Question

Assume that trees are subjected to different levels of carbon dioxide atmosphere with 6% of the trees in a minimal growth condition at 370 parts per million (ppm), 13% at 470 ppm (slow growth), 46% at 560 ppm (moderate growth), and 35% at 630 ppm (rapid growth). What is the mean and standard deviation of the carbon dioxide atmosphere (in ppm) for these trees? The mean is Enter your answer; The mean is _ ppm ppm. [Round your answer to one decimal place (e.g. 98.7).] The standard deviation is Enter your answer; The standard deviation is _ ppm ppm. [Round your answer to two decimal places (e.g. 98.76).]

Answer 1

The mean is 561.40 ppm.
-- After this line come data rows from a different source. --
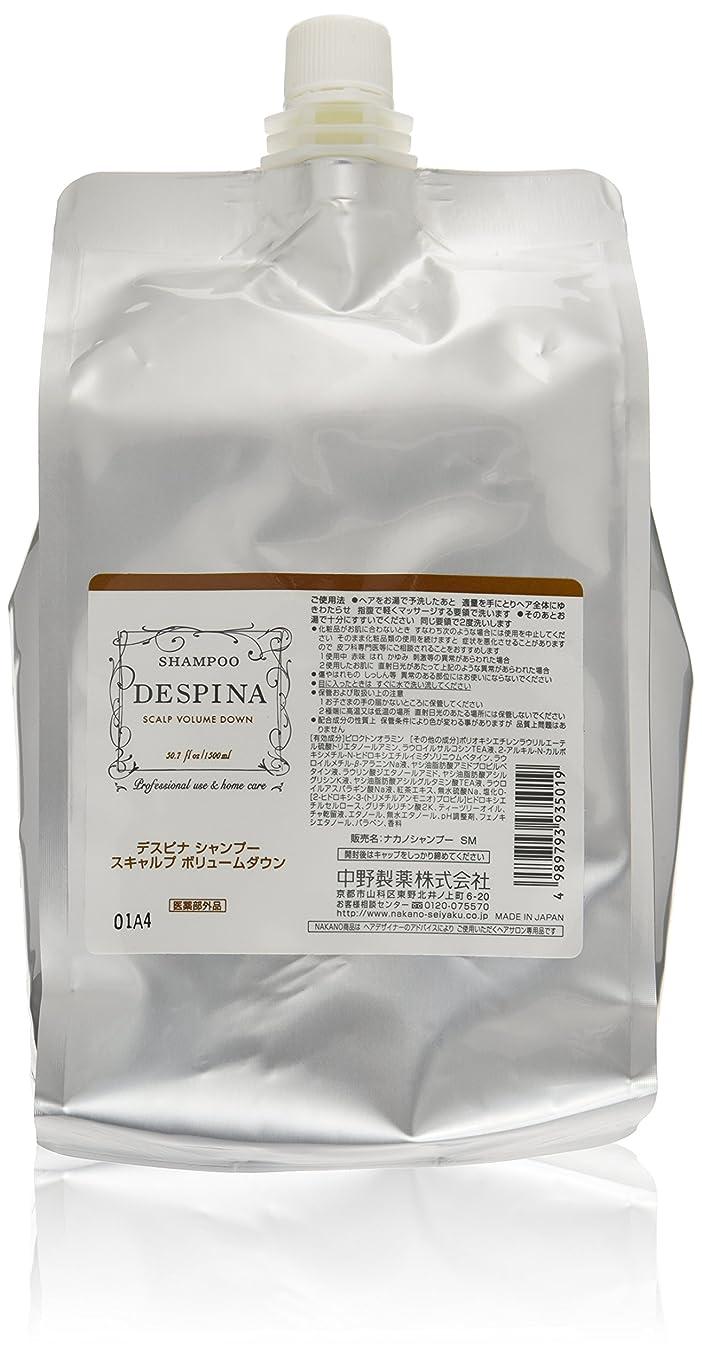句ラバ州中野製薬 デスピナ シャンプー スキャルプ ボリュームダウン 1500ml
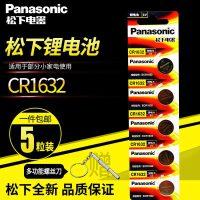 【支持礼品卡+包邮】Panasonic/松下 CR-1632/5BC 扣式锂电池 CR1632 纽扣电池3伏 手表 比亚迪 丰田 凯美瑞 汽车遥控器电池 5粒装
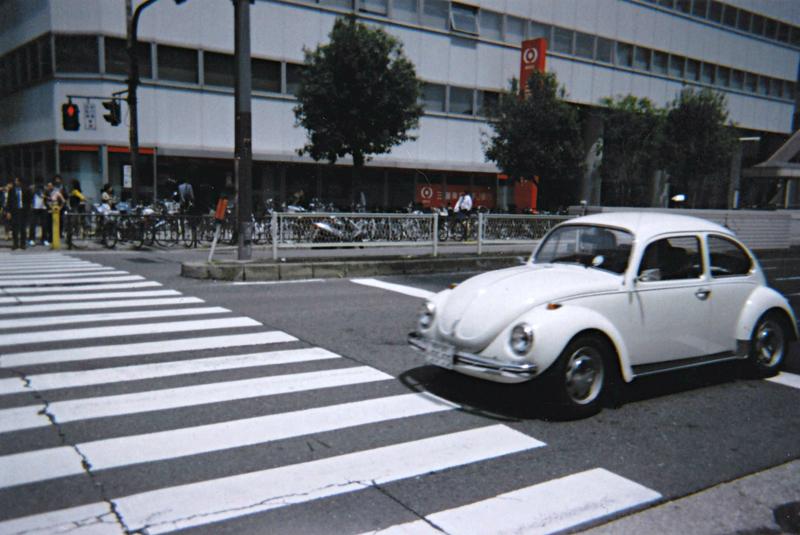 VW copy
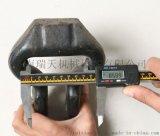18*64  链条专用连接环 刮板输送机配件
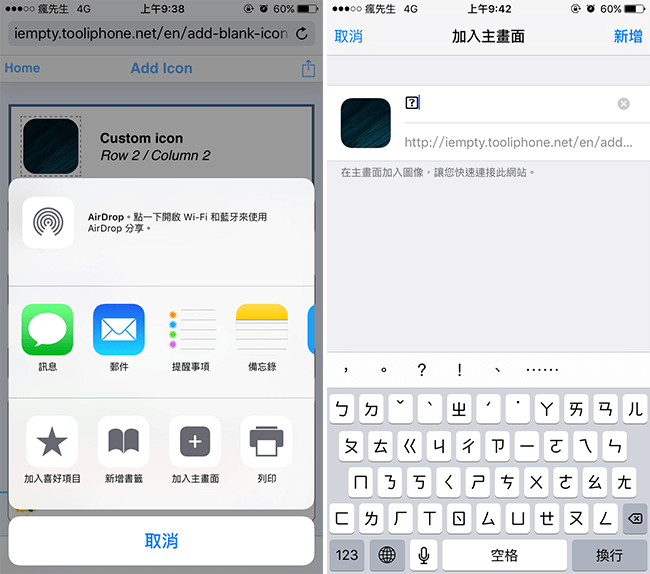 iphone Blank APP-04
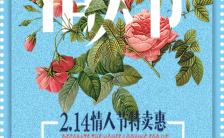 蒂凡尼蓝情人节214鲜花促销H5模板缩略图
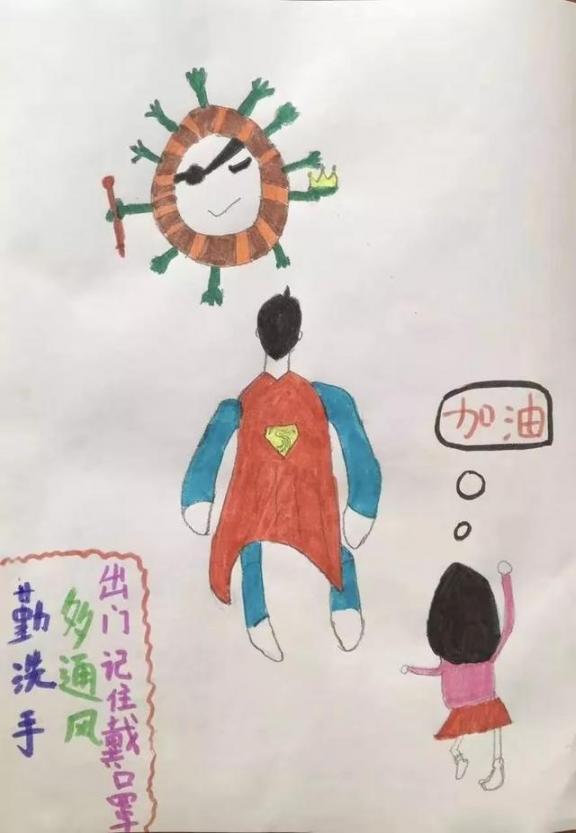 一组走心的图画!鄂尔多斯这些小朋友向一线抗疫工作者致敬!  作者 刘姝妙 王钰 图画 刘奕 嘉怡 第19张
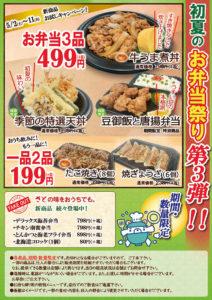 「数量限定!初夏のお弁当祭り 第3弾」チラシ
The standard deviation is 29.15 ppm.

Explanation:

We can calculate the mean and the standard deviation using the proportions of the population that are subjected to the different levels.

The mean can be calculated as

`\mu=\sum p_i*L_i\\\\\mu=0.06*370+0.13*470+0.46*560+0.35*630\\\\\mu=561.40 \,ppm`

The standard deviation of the mean can be calculated in a similar way

`\sigma=√(\sum p_i(L_i-\mu)^2)\\\\\sigma=√(0.06(370-561.4)^2+0.13(470-561.4)^2+0.46(560-561.4)^2+0.35(630-561.4)^2)\\\\\sigma=√(0.06(36634)+0.13(8354)+0.46(2)+0.35(4706))\\\\\sigma=√(2198.04+1086.01+0.90+1647.09)=√(4932.04)=29.15`

The mean is 561.40 ppm. The standard deviation is 29.15 ppm.